Nell’antichità i medici utilizzavano le piante e i loro estratti per curare o mantenere la salute. Le persone si ristabilivano ricorrendo alla Dottrina della Segnatura, che consisteva nell’individuare le piante e associarle alle parti del corpo bisognose di cure. La noce, con il gheriglio, è simile ai due emisferi cerebrali. Questo l’avvicinava alle questioni del cervello.

Frutto nutriente veniva utilizzato nei periodi di carestia.

La pianta del noce

Per il suo aspetto imponente e la lunga longevità, il noce è considerato il re degli alberi da frutto. Le noci presentano frutti ovali ricoperti dal mallo, un guscio verde. A maturazione della noce, il mallo essiccato, si annerisce a fa cedere a terra la noce.

I frutti, consumati sia freschi che essiccati, trovano spazio nella realizzazione di dolci, per estrarre l’olio e dai frutti ancora verdi si può realizzare il famoso liquore nocino.

L’albero di noci ha un grande valore per il duro ed eterno legno pregiato, usato nell’industria mobiliera di alta qualità. In Italia si è andata perdendo la tradizione della coltivazione della pianta. Bisogna riandare la 1960 per trovare il nostro Paese primo produttore al mondo, mentre oggi è relegato a una piccola produzione. Le noci arrivano nelle nostre tavole importate dagli Stati Uniti.

Le principali varietà di noci da frutto sono:

  • Sorrento, è la varietà da frutto che da legno, è la più diffusa in Italia.
  • Franquette, con frutti molto più grossi, la piante viene coltivata nelle zone fredde del Sud Italia.
  • Hartley, varietà di origine americana che si può coltivare sia al Nord che al Sud.

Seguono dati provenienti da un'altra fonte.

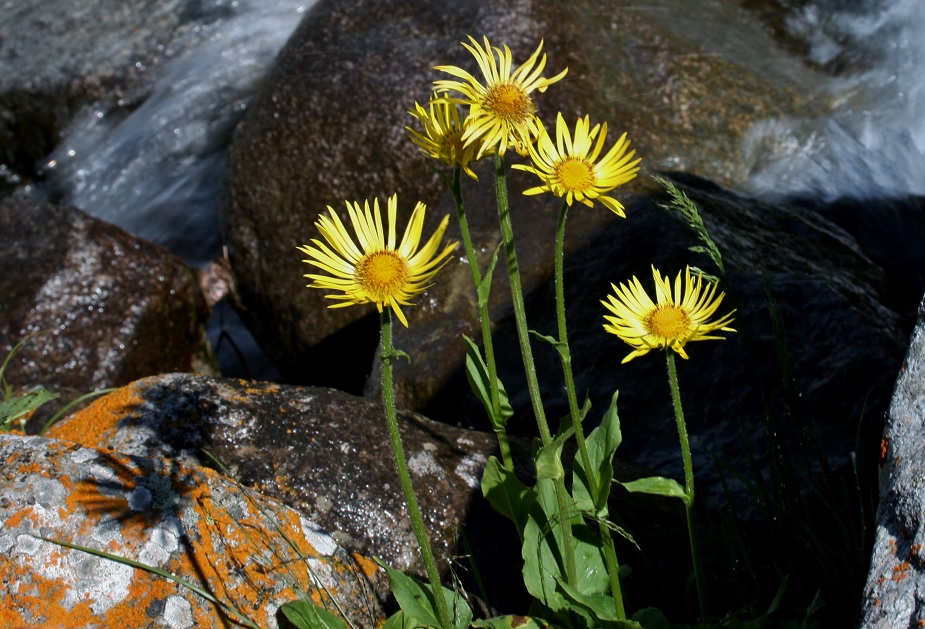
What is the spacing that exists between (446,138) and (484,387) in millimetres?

L’albero di noci trova il suo habitat in pianura e in collina fino ai 1000 metri di altezza. Sopporta i freddi dell’inverno, ma teme le gelate primaverili: potrebbero nuocere ai germogli che stanno nascendo. L’ambiente migliore è rappresentato da zone con un clima mite, tra gli 8 e i 15 °C. Sono da evitare terreni soggetti a ristagni idrici, che possono portare malattie crittogamiche, indebolire la pianta e provocare danni alla produzione.
Predilige le precipitazioni primaverili, la loro assenza può compromettere la qualità dei frutti. Teme il vento e ama un’esposizione in pieno sole. Una stagione estiva troppo calda potrebbe recare sofferenza alla pianta e danneggiare i frutti.

o inerbito

Il noce può raggiungere l’altezza di 20-25 metri, la chioma può raggiungere un diametro di 10 metri e può vivere fino a 100 anni. Produce, in genere, frutti dopo 8-10 anni, tempo che può ridursi a 5-6 anni dopo l’innesto. Il massimo della produzione si verifica dal ventesimo al settantesimo anno di età.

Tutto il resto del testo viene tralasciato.